It is an interesting story how a non-Psychologist and non-Psychiatrist like me ended up reading through the work of the genius Swiss Psychiatrist C.J. Jung. What is even more interesting, is the fact that the pathway that led me to eventually considering formally studying Astrology went through encountering convincing evidence to do so in his invaluable work.
But let’s get things right from up from the start. For summer reading a few years back, my wife – who happens to be a medical doctor, offered me a dated book written by Stanislav Grof, a psychiatrist and a pioneer on early -and yes legal in those days, LSD treatment studies. He had performed thousands of supervised LSD treatment sessions during the sixties and seventies until the substance was legally banned even for medical usage mostly due to misguided and unfortunate political reasons.

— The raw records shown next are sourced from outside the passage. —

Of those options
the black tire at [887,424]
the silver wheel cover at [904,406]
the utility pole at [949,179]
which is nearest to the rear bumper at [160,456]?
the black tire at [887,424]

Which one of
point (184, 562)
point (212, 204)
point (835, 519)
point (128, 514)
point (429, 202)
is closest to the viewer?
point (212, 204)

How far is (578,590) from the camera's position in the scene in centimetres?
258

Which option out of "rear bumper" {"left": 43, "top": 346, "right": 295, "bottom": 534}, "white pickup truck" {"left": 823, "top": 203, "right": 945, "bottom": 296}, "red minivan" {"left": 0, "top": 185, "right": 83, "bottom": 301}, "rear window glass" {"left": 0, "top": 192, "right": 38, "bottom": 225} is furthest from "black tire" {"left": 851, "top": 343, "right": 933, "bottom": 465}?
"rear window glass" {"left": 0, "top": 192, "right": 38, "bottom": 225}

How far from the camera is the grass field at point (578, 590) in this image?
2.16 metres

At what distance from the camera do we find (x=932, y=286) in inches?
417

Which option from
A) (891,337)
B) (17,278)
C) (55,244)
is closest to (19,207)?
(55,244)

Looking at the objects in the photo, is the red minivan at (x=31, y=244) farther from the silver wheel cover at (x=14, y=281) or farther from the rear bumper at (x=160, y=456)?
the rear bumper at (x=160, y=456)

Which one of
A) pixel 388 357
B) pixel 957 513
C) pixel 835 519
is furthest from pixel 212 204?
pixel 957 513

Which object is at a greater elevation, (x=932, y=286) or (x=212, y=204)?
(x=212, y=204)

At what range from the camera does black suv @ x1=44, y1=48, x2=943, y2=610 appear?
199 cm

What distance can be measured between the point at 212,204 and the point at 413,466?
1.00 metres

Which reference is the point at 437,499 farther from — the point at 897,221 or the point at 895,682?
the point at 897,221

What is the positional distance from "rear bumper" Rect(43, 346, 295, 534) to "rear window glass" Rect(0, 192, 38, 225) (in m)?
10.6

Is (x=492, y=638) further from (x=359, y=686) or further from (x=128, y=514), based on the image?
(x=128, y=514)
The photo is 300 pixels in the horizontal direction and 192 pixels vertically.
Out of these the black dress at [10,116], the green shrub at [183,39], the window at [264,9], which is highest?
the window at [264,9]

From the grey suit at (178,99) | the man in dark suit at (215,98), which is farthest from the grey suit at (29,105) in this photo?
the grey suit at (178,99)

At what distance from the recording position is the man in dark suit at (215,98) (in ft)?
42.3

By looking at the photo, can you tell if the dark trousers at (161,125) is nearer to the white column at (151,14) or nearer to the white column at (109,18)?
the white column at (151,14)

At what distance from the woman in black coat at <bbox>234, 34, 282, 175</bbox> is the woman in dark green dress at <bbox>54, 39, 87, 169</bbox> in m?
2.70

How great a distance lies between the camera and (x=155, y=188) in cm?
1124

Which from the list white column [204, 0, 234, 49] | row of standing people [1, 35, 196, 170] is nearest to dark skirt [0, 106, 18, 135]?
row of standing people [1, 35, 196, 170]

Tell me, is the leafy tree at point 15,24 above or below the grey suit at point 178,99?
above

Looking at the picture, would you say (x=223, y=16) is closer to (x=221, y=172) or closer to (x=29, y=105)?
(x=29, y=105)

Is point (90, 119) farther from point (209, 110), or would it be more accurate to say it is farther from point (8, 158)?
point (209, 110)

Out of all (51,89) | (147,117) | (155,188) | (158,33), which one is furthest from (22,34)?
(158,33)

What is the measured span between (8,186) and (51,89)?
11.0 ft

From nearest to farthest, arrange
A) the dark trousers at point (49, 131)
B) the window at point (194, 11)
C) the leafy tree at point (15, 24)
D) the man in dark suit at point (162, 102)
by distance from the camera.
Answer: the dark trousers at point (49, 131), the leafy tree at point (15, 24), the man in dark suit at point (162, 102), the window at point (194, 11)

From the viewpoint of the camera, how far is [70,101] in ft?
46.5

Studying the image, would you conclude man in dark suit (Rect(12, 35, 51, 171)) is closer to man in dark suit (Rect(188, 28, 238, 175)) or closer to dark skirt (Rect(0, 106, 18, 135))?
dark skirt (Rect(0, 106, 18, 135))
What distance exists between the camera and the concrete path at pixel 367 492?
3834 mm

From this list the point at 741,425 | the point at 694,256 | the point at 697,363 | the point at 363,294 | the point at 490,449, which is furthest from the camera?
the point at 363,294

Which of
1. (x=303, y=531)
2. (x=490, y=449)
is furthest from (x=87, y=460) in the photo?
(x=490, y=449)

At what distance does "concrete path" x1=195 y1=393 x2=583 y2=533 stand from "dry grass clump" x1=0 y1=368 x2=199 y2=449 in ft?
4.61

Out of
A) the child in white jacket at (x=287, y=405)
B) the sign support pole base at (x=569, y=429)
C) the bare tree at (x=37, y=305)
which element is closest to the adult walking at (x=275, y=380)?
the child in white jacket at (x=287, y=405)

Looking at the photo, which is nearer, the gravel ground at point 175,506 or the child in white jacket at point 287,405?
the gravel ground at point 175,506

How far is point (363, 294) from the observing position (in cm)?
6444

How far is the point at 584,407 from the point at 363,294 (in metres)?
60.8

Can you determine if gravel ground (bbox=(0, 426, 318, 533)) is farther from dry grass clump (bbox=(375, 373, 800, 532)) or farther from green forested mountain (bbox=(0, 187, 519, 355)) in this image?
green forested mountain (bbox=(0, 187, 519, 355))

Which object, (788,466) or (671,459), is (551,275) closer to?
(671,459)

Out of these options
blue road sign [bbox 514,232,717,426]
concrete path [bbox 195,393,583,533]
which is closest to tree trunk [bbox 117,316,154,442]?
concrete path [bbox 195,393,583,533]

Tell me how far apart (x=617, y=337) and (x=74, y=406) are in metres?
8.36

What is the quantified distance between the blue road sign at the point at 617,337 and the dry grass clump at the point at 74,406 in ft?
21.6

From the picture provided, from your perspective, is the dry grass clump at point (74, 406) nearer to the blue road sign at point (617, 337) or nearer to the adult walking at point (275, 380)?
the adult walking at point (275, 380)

Back to my story, having read Grof’s “Realms of the Human Unconscious: Observations from LSD Research” and being startled by the unbelievable remarks that I found there, I kept reading more and more of his books, such as “The Way of the Psychonaut Vol. 1 and 2: Encyclopedia for Inner Journeys.” Off course it could not go unnoticed from all the references and pointers to Jung’s work, that almost all the findings from the LSD studies were in alignment with Jung’s concepts and theories about the collective unconscious and even to the extend of prenatal experiences.
So, without further ado, I delved into Jung’s books starting from the “The Archetypes and the Collective Unconscious“. While reading it everything in my head started to make sense. After studying it, I could at least have a broad grasp of the process on how things emerge from the unconscious and under which conditions and procedures they can be assimilated into our consciousness. In a grand scale, and in close proximity to answering one of life’s fundamental questions, the work of life could now be defined as the process of integrating as much unconscious material into consciousness as one can achieve.
On a final note, I have found out as a bonus that in Jung’s work there is an underlying layer that holds everything in his theories together but is not advertised at all. One could describe it more like a framework that enables connection and interaction between all the different concepts on top of it. Alas, this framework is Astrology.